An important thing to recognize about Schenkerian analysis is that the notes in the analysis do not really exist (or rather, they are "tones"; see Rothstein). I mean, they're there, you can play them, but the analysis is meant to be a short hand for what's going on in the music rather than a summation of the musical foreground itself. As Steve Larson puts it in Musical Forces:Motion, Metaphor, and Meaning in Music:

>A Schenkerian analysis is a diachronic event hierarchy. Each node of a Schenkerian analysis is concrete in the sense that it is a musical note of specific pitch and corresponds to a certain duration of the piece it represents. However, each node in the higher levels of a Schenkerian analysis is also more abstract than the leaves. In a Schenkerian “voice-leading graph,” one note of the analysis may stand for many notes in the passage analyzed. That note stands for other notes—it is not selected from those notes. Thus a given level may not be regarded as a literal subset of the level closer to the leaves. For instance, in a trill on a quarter note D, the D stands for the whole trill (including a possible Nachschlag); no single D in the trill is the “real D” (and, of course, none of the D’s in the trill is a quarter note). In fact, Schenkerian analyses often include “implied tones,” notes that are not literally present in the passage analyzed. Two additional examples include substitution (in which a 7 at a level closer to the foreground may “stand for” a 2) and chromatic transformation (in which a diatonic pitch at a level closer to the background is represented in the surface of the music by a chromatic pitch). William Benjamin (1984) has written on this topic and offers a nice example of a harmony that is prolonged but nowhere literally present in the musical surface. (56-57)

And William Rothstein offers a good summary of the logic of Schenkerian archetypes in On Implied Tones:

>If substitution for the 2 is so common, why, one might ask, should it be considered a deviation from the norm rather that (sic) as a norm itself? Why not allow alternative forms of the Fundamental Line, such as 3–7–8 or 5–4–3–7–8 (8 being equivalent to 1)? To answer these questions is to illustrate the Gestalt nature of Schenkerian thinking. Three principles are involved. First, there is Schenker's concept of melodic fluency— referred to earlier—which always gives precedence to stepwise motion (though leaps are not prohibited in Schenker's early formulation of the idea). Second, there is the Gestalt principle of 'good continuation', according to which a perceiver seeks to connect new stimuli with old ones in the simplest and most
predictable way possible; for musical lines, this generally means a continuation that follows whatever scale—chromatic, diatonic, chordal, etc.—was defined by the portion of the line heard previously. The third principle is the imaginary continuo.

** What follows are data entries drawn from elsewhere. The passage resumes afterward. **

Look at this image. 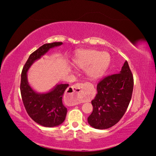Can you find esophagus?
<instances>
[{"label": "esophagus", "mask_w": 156, "mask_h": 156, "mask_svg": "<svg viewBox=\"0 0 156 156\" xmlns=\"http://www.w3.org/2000/svg\"><path fill=\"white\" fill-rule=\"evenodd\" d=\"M83 84L82 83H77L75 85L69 88V91L66 94V97L71 100V103L72 105H76L78 98L82 96L83 93Z\"/></svg>", "instance_id": "1"}]
</instances>
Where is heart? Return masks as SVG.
I'll return each instance as SVG.
<instances>
[{"label": "heart", "mask_w": 156, "mask_h": 156, "mask_svg": "<svg viewBox=\"0 0 156 156\" xmlns=\"http://www.w3.org/2000/svg\"><path fill=\"white\" fill-rule=\"evenodd\" d=\"M73 62L80 68H87L88 76L91 79H97L106 72L110 65L111 56L107 52L83 50L76 55Z\"/></svg>", "instance_id": "obj_1"}]
</instances>
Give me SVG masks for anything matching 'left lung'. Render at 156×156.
<instances>
[{"mask_svg":"<svg viewBox=\"0 0 156 156\" xmlns=\"http://www.w3.org/2000/svg\"><path fill=\"white\" fill-rule=\"evenodd\" d=\"M133 89V77L126 61L119 73L108 75L98 84L88 124L95 129H105L118 123L128 107Z\"/></svg>","mask_w":156,"mask_h":156,"instance_id":"1","label":"left lung"}]
</instances>
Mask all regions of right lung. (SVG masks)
Segmentation results:
<instances>
[{"label": "right lung", "mask_w": 156, "mask_h": 156, "mask_svg": "<svg viewBox=\"0 0 156 156\" xmlns=\"http://www.w3.org/2000/svg\"><path fill=\"white\" fill-rule=\"evenodd\" d=\"M62 44V42H53L41 46L30 55L21 73L20 90L25 109L35 122L47 127L58 126L64 121L67 108L63 105L62 96L69 84H56L48 92H36L28 82L27 72L32 64L48 53L50 49Z\"/></svg>", "instance_id": "1"}]
</instances>
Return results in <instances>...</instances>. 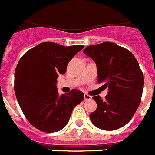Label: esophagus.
Listing matches in <instances>:
<instances>
[{
	"label": "esophagus",
	"mask_w": 155,
	"mask_h": 155,
	"mask_svg": "<svg viewBox=\"0 0 155 155\" xmlns=\"http://www.w3.org/2000/svg\"><path fill=\"white\" fill-rule=\"evenodd\" d=\"M90 99H91V96L89 95H87V94H85L84 95V100L85 101H87V100H90Z\"/></svg>",
	"instance_id": "obj_1"
}]
</instances>
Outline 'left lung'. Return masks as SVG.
<instances>
[{"label":"left lung","instance_id":"left-lung-1","mask_svg":"<svg viewBox=\"0 0 155 155\" xmlns=\"http://www.w3.org/2000/svg\"><path fill=\"white\" fill-rule=\"evenodd\" d=\"M84 53L96 64L98 82L108 87L105 99L93 96L97 108L90 114L91 121L102 130H117L130 121L140 104L144 78L138 60L129 50L110 42L90 45Z\"/></svg>","mask_w":155,"mask_h":155}]
</instances>
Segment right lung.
Returning <instances> with one entry per match:
<instances>
[{"mask_svg": "<svg viewBox=\"0 0 155 155\" xmlns=\"http://www.w3.org/2000/svg\"><path fill=\"white\" fill-rule=\"evenodd\" d=\"M84 47L44 42L19 60L15 70V94L25 116L36 129L46 133L62 130L74 107L84 100L80 91L73 89L60 95L56 87L59 75L66 72L69 61Z\"/></svg>", "mask_w": 155, "mask_h": 155, "instance_id": "right-lung-1", "label": "right lung"}]
</instances>
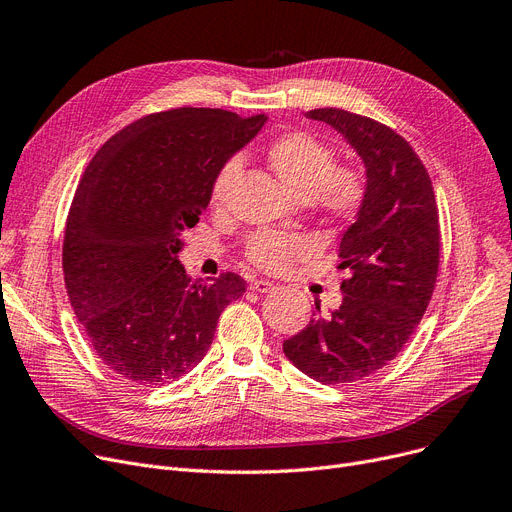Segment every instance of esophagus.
<instances>
[{"mask_svg":"<svg viewBox=\"0 0 512 512\" xmlns=\"http://www.w3.org/2000/svg\"><path fill=\"white\" fill-rule=\"evenodd\" d=\"M251 290H255V292H274L276 286L272 282H267V280H253Z\"/></svg>","mask_w":512,"mask_h":512,"instance_id":"esophagus-1","label":"esophagus"}]
</instances>
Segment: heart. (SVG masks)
Listing matches in <instances>:
<instances>
[{
	"mask_svg": "<svg viewBox=\"0 0 512 512\" xmlns=\"http://www.w3.org/2000/svg\"><path fill=\"white\" fill-rule=\"evenodd\" d=\"M265 159L292 193L307 199L328 224L355 222L367 201L369 182L355 161H334V149L305 130H286L270 141ZM236 176V161L228 164L211 184V207H222ZM315 253V240L307 234L259 230L245 245V259L267 274H282L290 265Z\"/></svg>",
	"mask_w": 512,
	"mask_h": 512,
	"instance_id": "b5f03b06",
	"label": "heart"
}]
</instances>
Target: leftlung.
<instances>
[{"mask_svg":"<svg viewBox=\"0 0 512 512\" xmlns=\"http://www.w3.org/2000/svg\"><path fill=\"white\" fill-rule=\"evenodd\" d=\"M307 118L334 126L365 161L369 193L340 240L342 305L284 340V355L321 384H353L405 348L432 301L440 270V218L423 161L390 126L319 107Z\"/></svg>","mask_w":512,"mask_h":512,"instance_id":"1","label":"left lung"}]
</instances>
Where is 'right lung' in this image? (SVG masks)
<instances>
[{"label":"right lung","mask_w":512,"mask_h":512,"mask_svg":"<svg viewBox=\"0 0 512 512\" xmlns=\"http://www.w3.org/2000/svg\"><path fill=\"white\" fill-rule=\"evenodd\" d=\"M265 114L176 107L118 130L74 193L62 270L101 363L137 386L174 382L207 355L222 311L247 290L234 272L193 280L178 263L211 184Z\"/></svg>","instance_id":"right-lung-1"}]
</instances>
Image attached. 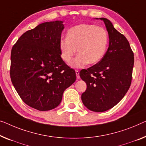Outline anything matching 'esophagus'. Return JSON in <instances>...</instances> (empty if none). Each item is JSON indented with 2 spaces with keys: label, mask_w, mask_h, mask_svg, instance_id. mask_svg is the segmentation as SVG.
Here are the masks:
<instances>
[{
  "label": "esophagus",
  "mask_w": 146,
  "mask_h": 146,
  "mask_svg": "<svg viewBox=\"0 0 146 146\" xmlns=\"http://www.w3.org/2000/svg\"><path fill=\"white\" fill-rule=\"evenodd\" d=\"M75 73H76V76H77V79H80V76H79V71L78 70H75Z\"/></svg>",
  "instance_id": "esophagus-1"
}]
</instances>
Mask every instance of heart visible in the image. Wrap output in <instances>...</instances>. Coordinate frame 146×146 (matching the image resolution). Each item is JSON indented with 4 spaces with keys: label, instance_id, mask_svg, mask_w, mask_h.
Masks as SVG:
<instances>
[{
    "label": "heart",
    "instance_id": "1",
    "mask_svg": "<svg viewBox=\"0 0 146 146\" xmlns=\"http://www.w3.org/2000/svg\"><path fill=\"white\" fill-rule=\"evenodd\" d=\"M109 42L107 31L92 24H80L67 31L66 39L60 41L59 48L62 59L70 63L76 53L71 66L82 68L88 64H96L105 55Z\"/></svg>",
    "mask_w": 146,
    "mask_h": 146
}]
</instances>
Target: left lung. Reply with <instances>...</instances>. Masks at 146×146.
<instances>
[{
  "mask_svg": "<svg viewBox=\"0 0 146 146\" xmlns=\"http://www.w3.org/2000/svg\"><path fill=\"white\" fill-rule=\"evenodd\" d=\"M100 19L104 21L108 32V49L100 62L79 73L87 85L81 95L82 102L95 112L109 110L123 99L131 84L134 66V53L127 38L109 19Z\"/></svg>",
  "mask_w": 146,
  "mask_h": 146,
  "instance_id": "left-lung-1",
  "label": "left lung"
}]
</instances>
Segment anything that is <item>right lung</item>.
<instances>
[{"mask_svg":"<svg viewBox=\"0 0 146 146\" xmlns=\"http://www.w3.org/2000/svg\"><path fill=\"white\" fill-rule=\"evenodd\" d=\"M62 21L40 23L26 31L11 51L10 78L30 107L48 111L59 106L64 90L76 80L74 69L60 56Z\"/></svg>","mask_w":146,"mask_h":146,"instance_id":"add662e5","label":"right lung"}]
</instances>
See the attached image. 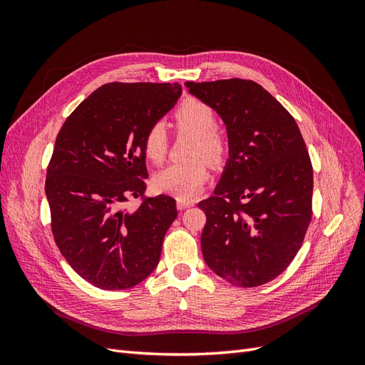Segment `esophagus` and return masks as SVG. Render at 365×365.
Instances as JSON below:
<instances>
[{"mask_svg": "<svg viewBox=\"0 0 365 365\" xmlns=\"http://www.w3.org/2000/svg\"><path fill=\"white\" fill-rule=\"evenodd\" d=\"M195 202L193 201H182V200H178V202H176V207H178V210H185V208H190L193 207Z\"/></svg>", "mask_w": 365, "mask_h": 365, "instance_id": "34e87169", "label": "esophagus"}]
</instances>
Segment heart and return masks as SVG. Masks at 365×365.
<instances>
[{
    "mask_svg": "<svg viewBox=\"0 0 365 365\" xmlns=\"http://www.w3.org/2000/svg\"><path fill=\"white\" fill-rule=\"evenodd\" d=\"M175 125L180 132L193 134L195 141L189 152L192 161L172 164L158 172L153 178V187L161 193L172 195L187 201L200 193L210 178L207 163L222 164L228 153V143L216 130L215 109L197 98H187L175 111ZM169 149V137L165 126L160 121L148 128L143 137V152L153 163L161 164Z\"/></svg>",
    "mask_w": 365,
    "mask_h": 365,
    "instance_id": "b5f03b06",
    "label": "heart"
}]
</instances>
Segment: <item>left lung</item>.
<instances>
[{"label": "left lung", "mask_w": 365, "mask_h": 365, "mask_svg": "<svg viewBox=\"0 0 365 365\" xmlns=\"http://www.w3.org/2000/svg\"><path fill=\"white\" fill-rule=\"evenodd\" d=\"M212 106L228 135L215 196L201 201V248L208 268L242 288L280 275L300 250L312 219L314 170L294 117L245 79L185 82Z\"/></svg>", "instance_id": "left-lung-1"}]
</instances>
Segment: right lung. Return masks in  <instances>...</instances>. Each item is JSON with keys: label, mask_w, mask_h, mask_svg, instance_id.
Instances as JSON below:
<instances>
[{"label": "right lung", "mask_w": 365, "mask_h": 365, "mask_svg": "<svg viewBox=\"0 0 365 365\" xmlns=\"http://www.w3.org/2000/svg\"><path fill=\"white\" fill-rule=\"evenodd\" d=\"M181 93L178 83H106L74 109L56 137L46 180L53 237L96 288H132L160 262L178 212L168 195L143 197V137ZM130 195L143 200L135 210L123 208Z\"/></svg>", "instance_id": "obj_1"}]
</instances>
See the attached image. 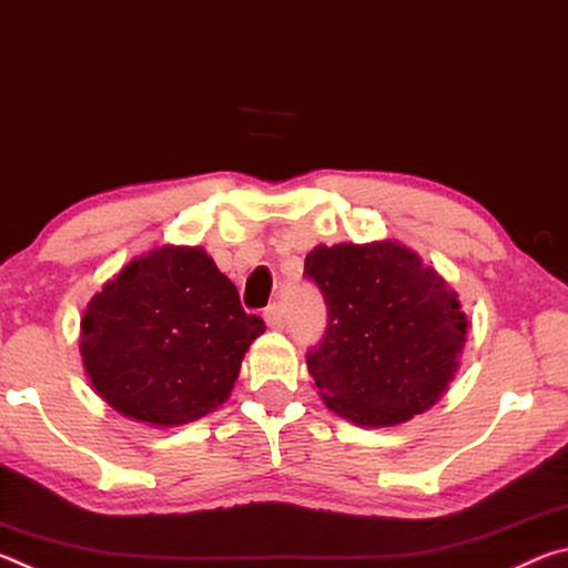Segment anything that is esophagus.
Returning <instances> with one entry per match:
<instances>
[{
  "instance_id": "1",
  "label": "esophagus",
  "mask_w": 568,
  "mask_h": 568,
  "mask_svg": "<svg viewBox=\"0 0 568 568\" xmlns=\"http://www.w3.org/2000/svg\"><path fill=\"white\" fill-rule=\"evenodd\" d=\"M263 318H265V323H267V325H271V328L281 331L283 325H285V307H283V303H273V305H267V307H265V313H263Z\"/></svg>"
}]
</instances>
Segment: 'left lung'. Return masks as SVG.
<instances>
[{"instance_id":"obj_1","label":"left lung","mask_w":568,"mask_h":568,"mask_svg":"<svg viewBox=\"0 0 568 568\" xmlns=\"http://www.w3.org/2000/svg\"><path fill=\"white\" fill-rule=\"evenodd\" d=\"M303 275L328 307L305 355L325 406L358 426H396L444 396L468 323L434 267L383 240L318 245Z\"/></svg>"}]
</instances>
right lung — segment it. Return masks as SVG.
I'll return each mask as SVG.
<instances>
[{
  "mask_svg": "<svg viewBox=\"0 0 568 568\" xmlns=\"http://www.w3.org/2000/svg\"><path fill=\"white\" fill-rule=\"evenodd\" d=\"M261 315L200 247L165 245L124 265L82 318V358L114 410L152 426H182L223 403Z\"/></svg>",
  "mask_w": 568,
  "mask_h": 568,
  "instance_id": "1",
  "label": "right lung"
}]
</instances>
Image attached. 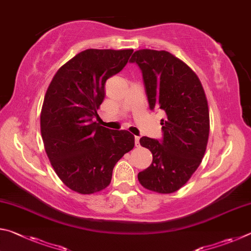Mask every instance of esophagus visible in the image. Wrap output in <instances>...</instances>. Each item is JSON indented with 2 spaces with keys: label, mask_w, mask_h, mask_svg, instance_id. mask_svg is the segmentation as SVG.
Wrapping results in <instances>:
<instances>
[{
  "label": "esophagus",
  "mask_w": 251,
  "mask_h": 251,
  "mask_svg": "<svg viewBox=\"0 0 251 251\" xmlns=\"http://www.w3.org/2000/svg\"><path fill=\"white\" fill-rule=\"evenodd\" d=\"M139 138H141L139 136H135V145L137 147L139 146Z\"/></svg>",
  "instance_id": "esophagus-1"
}]
</instances>
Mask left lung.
Returning <instances> with one entry per match:
<instances>
[{
    "instance_id": "left-lung-1",
    "label": "left lung",
    "mask_w": 251,
    "mask_h": 251,
    "mask_svg": "<svg viewBox=\"0 0 251 251\" xmlns=\"http://www.w3.org/2000/svg\"><path fill=\"white\" fill-rule=\"evenodd\" d=\"M129 62L142 71L151 109L165 113L163 139L144 136L152 154L151 166L138 174L143 187L159 194L181 188L201 165L209 137V109L202 85L190 67L166 50H136Z\"/></svg>"
}]
</instances>
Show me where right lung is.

>When these three principles are conjoined, the restriction to a stepwise Fundamental Line becomes easier to understand. The imaginary continuo makes 2 available as part of the V harmony, despite the presence of 7 in the melody. Given a line of 3–7–8 supported by I–V–I, the ear will readily conclude that 7—which forms a harmonized incomplete neighbour to 8 (or 1)—is a substitute for the harmonized passing note 2, since 2 conforms better to the principles of melodic fluency and good continuation. (With a line of 5-4-3-7-8, the principle of good continuation operates more obviously.) (305-306)

Another paper, Nobile's Counterpoint in Rock Music: Unpacking the "Melodic-Harmonic Divorce", shows just how useful it can be to recognize the symbolic language of Schenkerian analysis. In his "syntax divorce" category, the Bassbrechung and Urlinie represent different Stufen entirely, yet share the same form-functional role. He illustrates with IV–I harmonic cadences supporting 2–1 melodic descents. In this case, we're not dealing with any implied tones, but rather events on the musical foreground that represent an archetype in notably different ways. It is understood that IV–I is a conventional cadential progression in rock music, and at the same time we have this 2–1 as a closure coming from a linear melodic descent.